This fall, an often-overlooked live Billy Joel release is getting a second lease on life. 


The 1990 video release Live At Yankee Stadium is getting a makeover with remixed and remastered sound, an extra song, and a brand new edit. And, after a limited run in theaters, it’ll be available on Blu-ray along with a 2-CD or 3-LP release featuring 11 never before released performances. 


While the Yankee Stadium home video was a hit after its release, it’s been largely overlooked in the decades after that. It came on the heels of the definitive Live From Long Island in 1982 and the historically seismic Russia shows in 1987. 


Those live releases featured mostly members of Billy’s longtime core band. Later, 2006’s 12 Gardens Live and Live At Shea Stadium, released in 2011, spotlighted a lineup that’s gone largely unchanged since then. 


By contrast, Live at Yankee Stadium features a transitional lineup. And, it didn’t help that the fast cuts and frenetic camera angles locked it squarely as an early-90s MTV relic. 


But that’s changing with this new release. The longer cuts and enhanced sound give the entire production a more organic and immersive feel. And, the accompanying audio discs reveal even more of Billy’s two-night stand. 


To learn more about the new release, we spoke with Steve Cohen, Billy’s longtime lighting director and producer of the re-released film.
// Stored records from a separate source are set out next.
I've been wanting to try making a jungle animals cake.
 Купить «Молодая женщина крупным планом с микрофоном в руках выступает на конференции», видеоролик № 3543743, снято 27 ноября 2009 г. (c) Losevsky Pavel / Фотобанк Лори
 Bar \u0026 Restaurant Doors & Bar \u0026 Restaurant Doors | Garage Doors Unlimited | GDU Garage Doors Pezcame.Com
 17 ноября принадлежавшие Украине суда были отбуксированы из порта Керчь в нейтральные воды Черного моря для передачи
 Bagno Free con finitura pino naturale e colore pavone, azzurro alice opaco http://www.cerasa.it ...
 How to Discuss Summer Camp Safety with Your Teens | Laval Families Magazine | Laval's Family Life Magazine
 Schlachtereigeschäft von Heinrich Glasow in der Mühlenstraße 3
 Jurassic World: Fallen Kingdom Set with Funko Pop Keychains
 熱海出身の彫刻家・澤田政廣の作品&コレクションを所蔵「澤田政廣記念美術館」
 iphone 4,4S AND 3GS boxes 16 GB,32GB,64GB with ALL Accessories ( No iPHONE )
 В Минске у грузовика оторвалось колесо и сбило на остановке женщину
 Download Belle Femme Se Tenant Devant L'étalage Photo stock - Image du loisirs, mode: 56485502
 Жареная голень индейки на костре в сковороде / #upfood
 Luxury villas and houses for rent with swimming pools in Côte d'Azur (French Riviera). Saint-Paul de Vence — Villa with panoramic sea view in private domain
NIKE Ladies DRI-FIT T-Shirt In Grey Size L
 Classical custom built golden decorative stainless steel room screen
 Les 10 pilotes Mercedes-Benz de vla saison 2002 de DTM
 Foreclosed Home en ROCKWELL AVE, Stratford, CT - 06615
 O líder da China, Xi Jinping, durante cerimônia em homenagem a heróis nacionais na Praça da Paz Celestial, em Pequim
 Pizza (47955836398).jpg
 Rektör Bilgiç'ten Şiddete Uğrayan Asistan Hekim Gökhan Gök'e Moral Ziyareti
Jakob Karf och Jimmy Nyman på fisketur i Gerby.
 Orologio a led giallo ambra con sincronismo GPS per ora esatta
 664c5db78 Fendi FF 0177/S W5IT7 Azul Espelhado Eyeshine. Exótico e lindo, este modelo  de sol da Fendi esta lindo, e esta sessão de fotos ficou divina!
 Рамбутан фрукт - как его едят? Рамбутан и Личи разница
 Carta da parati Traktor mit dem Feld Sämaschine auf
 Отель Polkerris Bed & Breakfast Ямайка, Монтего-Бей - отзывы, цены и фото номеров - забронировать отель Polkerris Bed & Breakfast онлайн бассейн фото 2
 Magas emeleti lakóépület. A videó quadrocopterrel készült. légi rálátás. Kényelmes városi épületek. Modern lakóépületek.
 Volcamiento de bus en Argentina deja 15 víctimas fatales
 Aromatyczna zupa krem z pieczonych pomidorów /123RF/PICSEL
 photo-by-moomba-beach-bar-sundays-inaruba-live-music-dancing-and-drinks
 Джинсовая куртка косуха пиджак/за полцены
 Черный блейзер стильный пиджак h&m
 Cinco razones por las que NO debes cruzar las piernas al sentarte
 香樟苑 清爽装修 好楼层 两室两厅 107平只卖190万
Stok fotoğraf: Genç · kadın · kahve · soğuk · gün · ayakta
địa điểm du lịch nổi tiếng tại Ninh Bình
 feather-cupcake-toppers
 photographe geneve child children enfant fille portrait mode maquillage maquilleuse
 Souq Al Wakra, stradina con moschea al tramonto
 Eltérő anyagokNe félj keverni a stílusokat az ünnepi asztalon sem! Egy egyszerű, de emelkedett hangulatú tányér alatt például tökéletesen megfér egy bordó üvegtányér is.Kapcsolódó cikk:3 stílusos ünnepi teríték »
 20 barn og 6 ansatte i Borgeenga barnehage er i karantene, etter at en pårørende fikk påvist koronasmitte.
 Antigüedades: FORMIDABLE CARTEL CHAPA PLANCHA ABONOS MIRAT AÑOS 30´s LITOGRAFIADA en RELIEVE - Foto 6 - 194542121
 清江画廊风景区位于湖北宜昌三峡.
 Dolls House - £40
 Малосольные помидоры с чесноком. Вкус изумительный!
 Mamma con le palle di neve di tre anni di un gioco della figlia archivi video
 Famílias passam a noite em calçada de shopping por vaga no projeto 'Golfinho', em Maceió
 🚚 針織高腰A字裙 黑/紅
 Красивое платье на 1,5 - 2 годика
And with director and original producer Jon Small, who’s worked with Billy since the late 60s and has either directed or collaborated on virtually every Billy Joel concert film or music video. 


They gave us an amazing behind-the-scenes look at the making of the original film, the inspiration for its reimagining, and the process of bringing it back to life. 


Join us as we dig deep into the original Live At Yankee Stadium and the story behind its new look and sound.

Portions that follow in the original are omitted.